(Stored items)
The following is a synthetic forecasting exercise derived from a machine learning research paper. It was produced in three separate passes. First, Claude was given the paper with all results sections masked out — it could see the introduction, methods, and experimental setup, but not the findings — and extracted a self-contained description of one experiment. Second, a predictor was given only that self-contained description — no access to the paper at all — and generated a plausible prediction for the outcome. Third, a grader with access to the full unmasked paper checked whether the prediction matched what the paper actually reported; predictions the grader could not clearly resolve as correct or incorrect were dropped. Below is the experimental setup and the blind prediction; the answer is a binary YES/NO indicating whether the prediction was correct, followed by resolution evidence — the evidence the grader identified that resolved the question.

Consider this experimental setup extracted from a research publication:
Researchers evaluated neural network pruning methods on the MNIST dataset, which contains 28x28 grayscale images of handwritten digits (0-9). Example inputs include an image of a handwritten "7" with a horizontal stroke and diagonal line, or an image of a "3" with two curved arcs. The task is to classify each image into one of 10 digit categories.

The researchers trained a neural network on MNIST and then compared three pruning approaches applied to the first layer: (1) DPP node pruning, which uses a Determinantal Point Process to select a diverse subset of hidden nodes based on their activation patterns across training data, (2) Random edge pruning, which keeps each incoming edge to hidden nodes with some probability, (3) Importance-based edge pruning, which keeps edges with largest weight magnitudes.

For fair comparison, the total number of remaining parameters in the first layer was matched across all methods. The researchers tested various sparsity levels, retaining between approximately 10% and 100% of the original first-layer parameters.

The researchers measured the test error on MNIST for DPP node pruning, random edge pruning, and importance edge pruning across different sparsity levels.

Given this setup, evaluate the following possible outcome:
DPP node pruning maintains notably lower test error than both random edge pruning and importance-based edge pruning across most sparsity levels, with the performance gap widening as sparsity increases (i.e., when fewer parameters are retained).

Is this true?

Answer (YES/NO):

**WHAT TO WORK ON**. Copy every line of the records above exactly.

**RESPONSE TO THIS TASK**.
The following is a synthetic forecasting exercise derived from a machine learning research paper. It was produced in three separate passes. First, Claude was given the paper with all results sections masked out — it could see the introduction, methods, and experimental setup, but not the findings — and extracted a self-contained description of one experiment. Second, a predictor was given only that self-contained description — no access to the paper at all — and generated a plausible prediction for the outcome. Third, a grader with access to the full unmasked paper checked whether the prediction matched what the paper actually reported; predictions the grader could not clearly resolve as correct or incorrect were dropped. Below is the experimental setup and the blind prediction; the answer is a binary YES/NO indicating whether the prediction was correct, followed by resolution evidence — the evidence the grader identified that resolved the question.

Consider this experimental setup extracted from a research publication:
Researchers evaluated neural network pruning methods on the MNIST dataset, which contains 28x28 grayscale images of handwritten digits (0-9). Example inputs include an image of a handwritten "7" with a horizontal stroke and diagonal line, or an image of a "3" with two curved arcs. The task is to classify each image into one of 10 digit categories.

The researchers trained a neural network on MNIST and then compared three pruning approaches applied to the first layer: (1) DPP node pruning, which uses a Determinantal Point Process to select a diverse subset of hidden nodes based on their activation patterns across training data, (2) Random edge pruning, which keeps each incoming edge to hidden nodes with some probability, (3) Importance-based edge pruning, which keeps edges with largest weight magnitudes.

For fair comparison, the total number of remaining parameters in the first layer was matched across all methods. The researchers tested various sparsity levels, retaining between approximately 10% and 100% of the original first-layer parameters.

The researchers measured the test error on MNIST for DPP node pruning, random edge pruning, and importance edge pruning across different sparsity levels.

Given this setup, evaluate the following possible outcome:
DPP node pruning maintains notably lower test error than both random edge pruning and importance-based edge pruning across most sparsity levels, with the performance gap widening as sparsity increases (i.e., when fewer parameters are retained).

Is this true?

Answer (YES/NO):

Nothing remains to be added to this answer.